» **Data excerpts**:
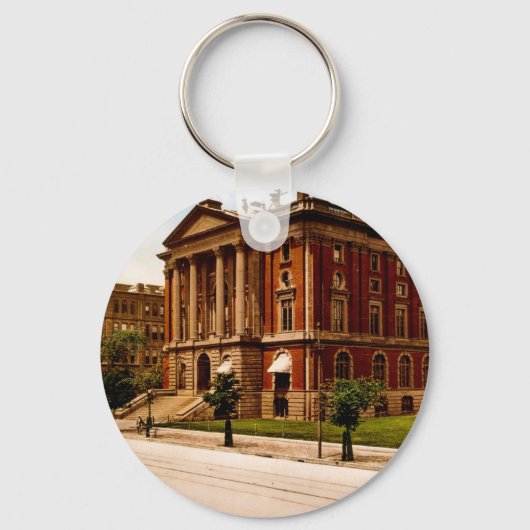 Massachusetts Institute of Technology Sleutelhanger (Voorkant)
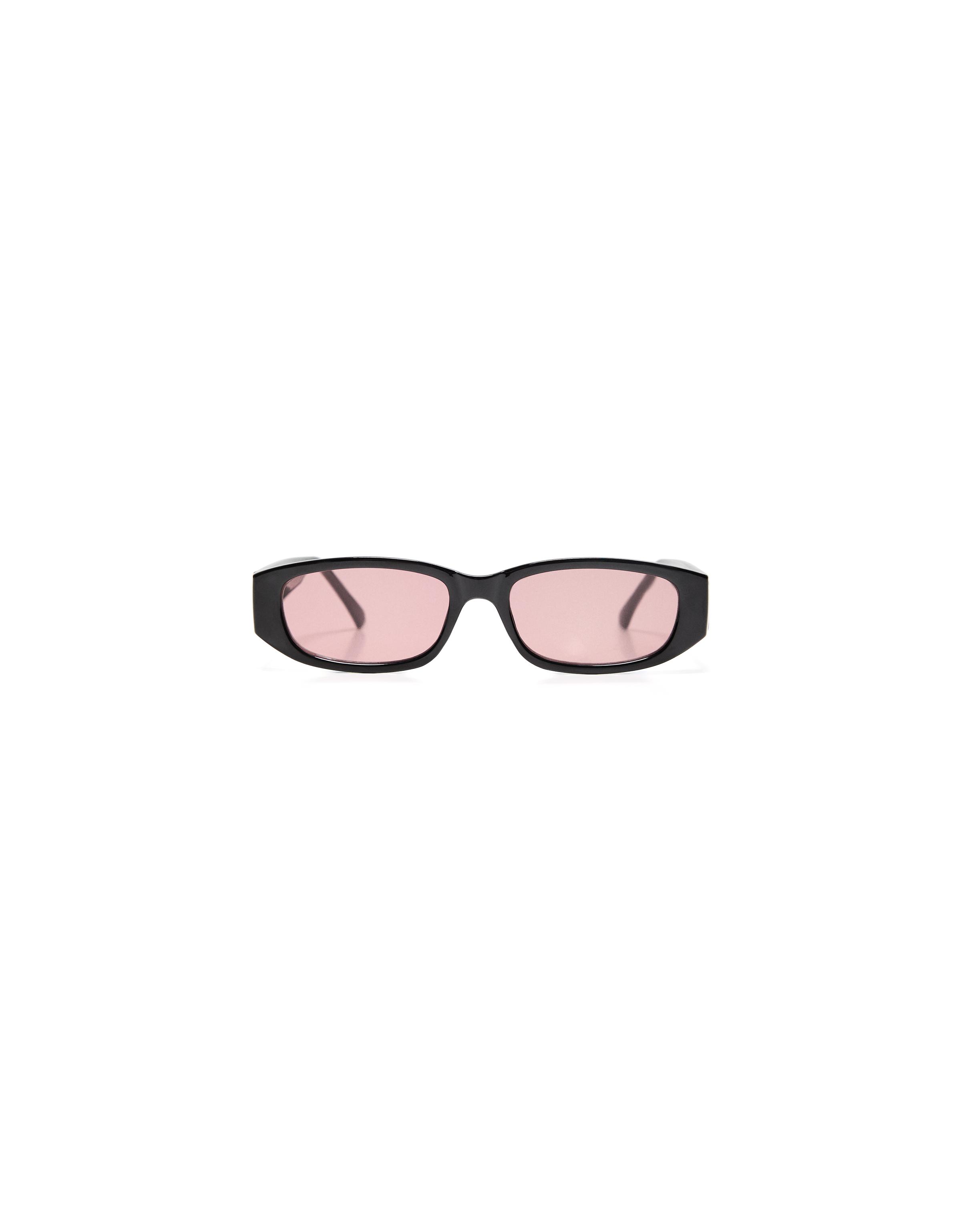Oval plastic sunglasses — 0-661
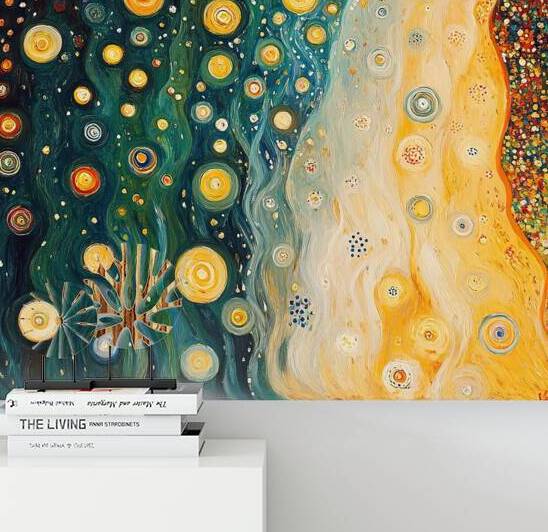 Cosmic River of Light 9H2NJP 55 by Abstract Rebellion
---
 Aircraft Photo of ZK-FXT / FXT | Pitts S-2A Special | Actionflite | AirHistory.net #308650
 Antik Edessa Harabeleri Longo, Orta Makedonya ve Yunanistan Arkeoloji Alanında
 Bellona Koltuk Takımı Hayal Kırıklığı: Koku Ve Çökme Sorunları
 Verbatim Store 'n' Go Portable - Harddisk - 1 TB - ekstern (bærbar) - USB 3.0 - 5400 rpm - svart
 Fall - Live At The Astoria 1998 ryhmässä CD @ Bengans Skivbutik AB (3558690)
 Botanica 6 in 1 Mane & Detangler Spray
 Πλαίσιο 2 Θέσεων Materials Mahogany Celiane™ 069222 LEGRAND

» **Directions for this task**: If a picture sits between the line containing "Oval plastic sunglasses — 0-661" and the line containing "Cosmic River of", leave it out, and return the lines of that range above exactly, both ends included.

» **Reply**:
Oval plastic sunglasses — 0-661
 Cosmic River of Light 9H2NJP 55 by Abstract Rebellion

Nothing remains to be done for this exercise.